Because I am not loving, although I am capable of love.
Because I am not able to do this living and loving thing on my own-- only with the help of God can the voices of these others be released from me so that I am free to focus on the thing I am here, doing: loving my husband, loving my children--- a family which is so holy and pure, a family which my baggage has often overwhelmed and which has somehow, some way, loved me anyways because they know that Giving has another name, too: and that name is Freedom.
And so my "others" haunt me, but they also free me. And so by having loved them, I am able to REALLY love another. And so by having loved them, I am able to acknowledge what real love is and what it isn't. When my marriage has been hard, I have often asked myself if I would be happier with an "other." What would our lives be like? Would we argue and struggle as much as this? Although I cannot say, I do know that every human relationship will have moments of glory and moments of pure hell. I do know that entering, and remaining, in a human relationship has a cost-- none more great than Marriage. I do know that that cost becomes more easy to bear when one has not tasted of the wonders that these others have to offer.
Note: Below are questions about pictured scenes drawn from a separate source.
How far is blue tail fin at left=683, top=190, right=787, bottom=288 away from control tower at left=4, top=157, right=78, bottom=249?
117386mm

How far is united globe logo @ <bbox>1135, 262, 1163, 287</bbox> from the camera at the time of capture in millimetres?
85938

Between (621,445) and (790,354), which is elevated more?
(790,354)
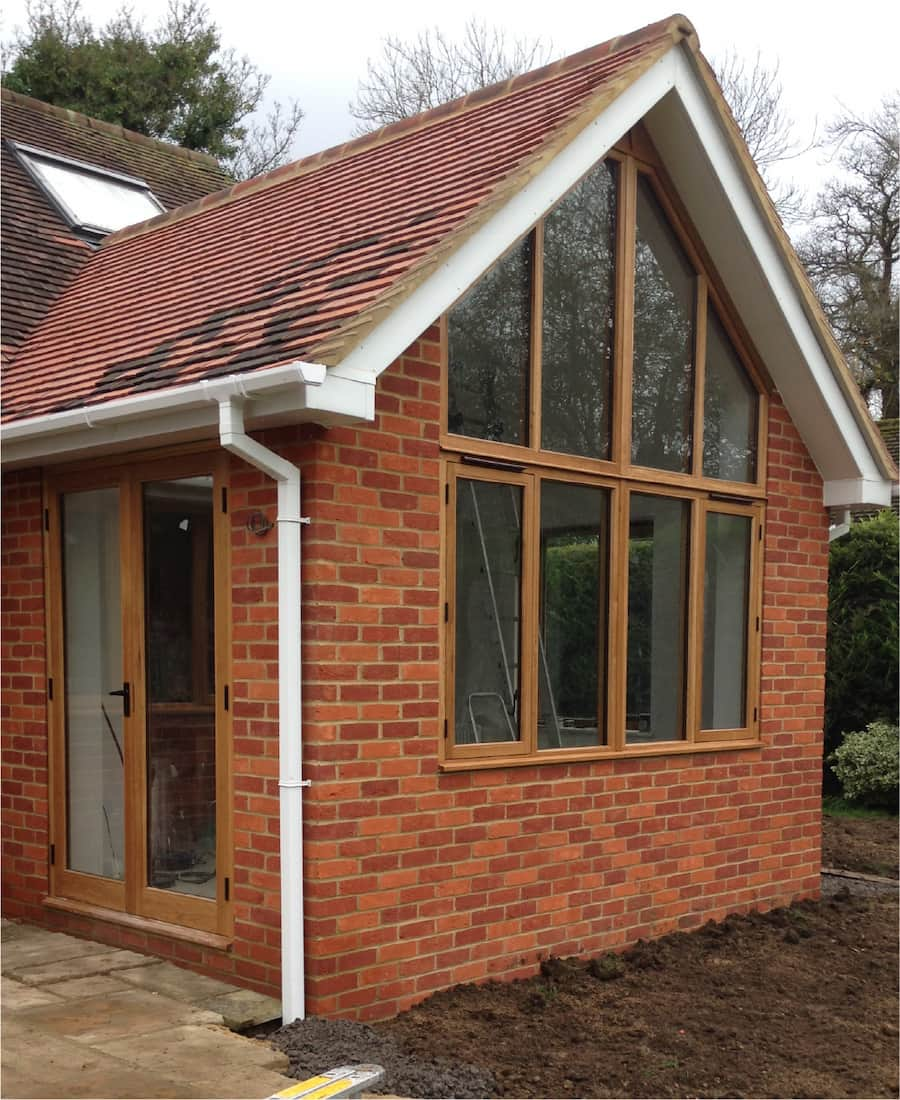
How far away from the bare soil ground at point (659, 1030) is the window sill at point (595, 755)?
3.35 feet

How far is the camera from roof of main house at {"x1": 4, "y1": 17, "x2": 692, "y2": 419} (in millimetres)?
→ 5160

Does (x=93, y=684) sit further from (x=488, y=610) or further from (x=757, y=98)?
(x=757, y=98)

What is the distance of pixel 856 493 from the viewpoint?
7.57 metres

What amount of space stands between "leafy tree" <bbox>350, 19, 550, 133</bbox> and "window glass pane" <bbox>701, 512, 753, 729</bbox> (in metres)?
16.1

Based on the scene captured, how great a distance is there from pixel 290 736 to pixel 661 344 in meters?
3.36

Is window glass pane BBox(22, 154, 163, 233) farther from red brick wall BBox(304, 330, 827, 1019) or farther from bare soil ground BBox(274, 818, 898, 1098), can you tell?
bare soil ground BBox(274, 818, 898, 1098)

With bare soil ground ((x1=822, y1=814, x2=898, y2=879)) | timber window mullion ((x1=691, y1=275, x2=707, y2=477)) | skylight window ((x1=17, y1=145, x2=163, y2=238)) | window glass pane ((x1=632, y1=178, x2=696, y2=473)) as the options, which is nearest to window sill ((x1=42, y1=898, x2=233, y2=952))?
window glass pane ((x1=632, y1=178, x2=696, y2=473))

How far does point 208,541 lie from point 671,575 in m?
2.80

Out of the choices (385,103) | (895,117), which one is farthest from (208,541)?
(895,117)

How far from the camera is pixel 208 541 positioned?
5457 mm

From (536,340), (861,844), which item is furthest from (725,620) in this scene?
(861,844)

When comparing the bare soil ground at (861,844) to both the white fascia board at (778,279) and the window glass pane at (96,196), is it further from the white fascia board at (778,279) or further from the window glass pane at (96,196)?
the window glass pane at (96,196)

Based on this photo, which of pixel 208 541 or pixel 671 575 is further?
pixel 671 575

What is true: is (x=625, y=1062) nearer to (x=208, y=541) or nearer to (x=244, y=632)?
(x=244, y=632)
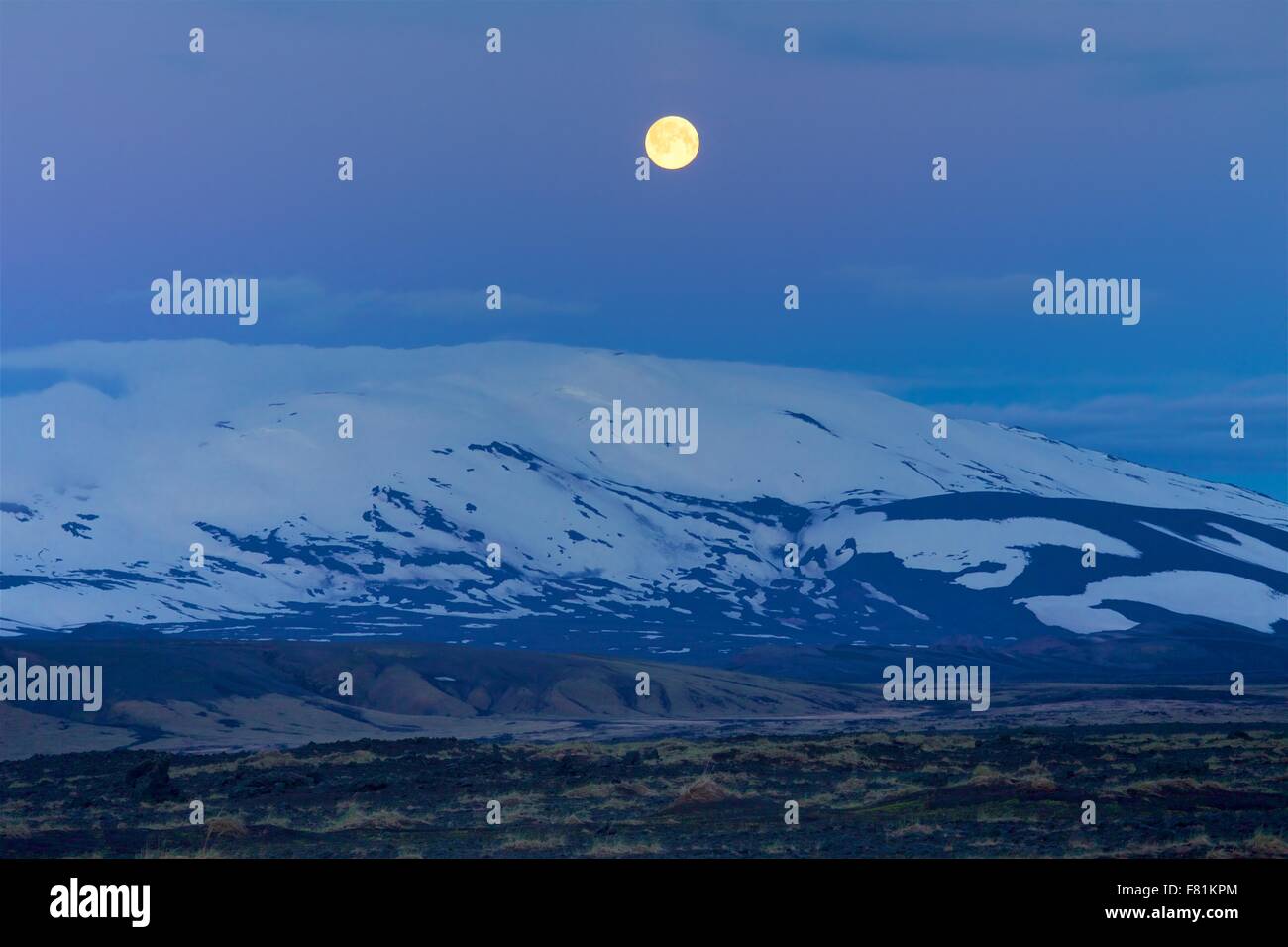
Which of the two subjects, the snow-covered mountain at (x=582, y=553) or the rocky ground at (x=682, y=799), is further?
the snow-covered mountain at (x=582, y=553)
I do know that everything we do--- each passing, loaded glance, each word we speak, each piece of our heart we choose to share or choose to keep to ourselves must be purified by the Word of God so that it might bear good fruit... because in the words of Khalil Gibran, through love:
Like sheaves of corn he gathers you unto himself.
He threshes you to make you naked.
He sifts you to free you from your husks.
He grinds you to whiteness.
He kneads you until you are pliant;
And then he assigns you to his sacred fire,
that you may become sacred bread for God's sacred feast.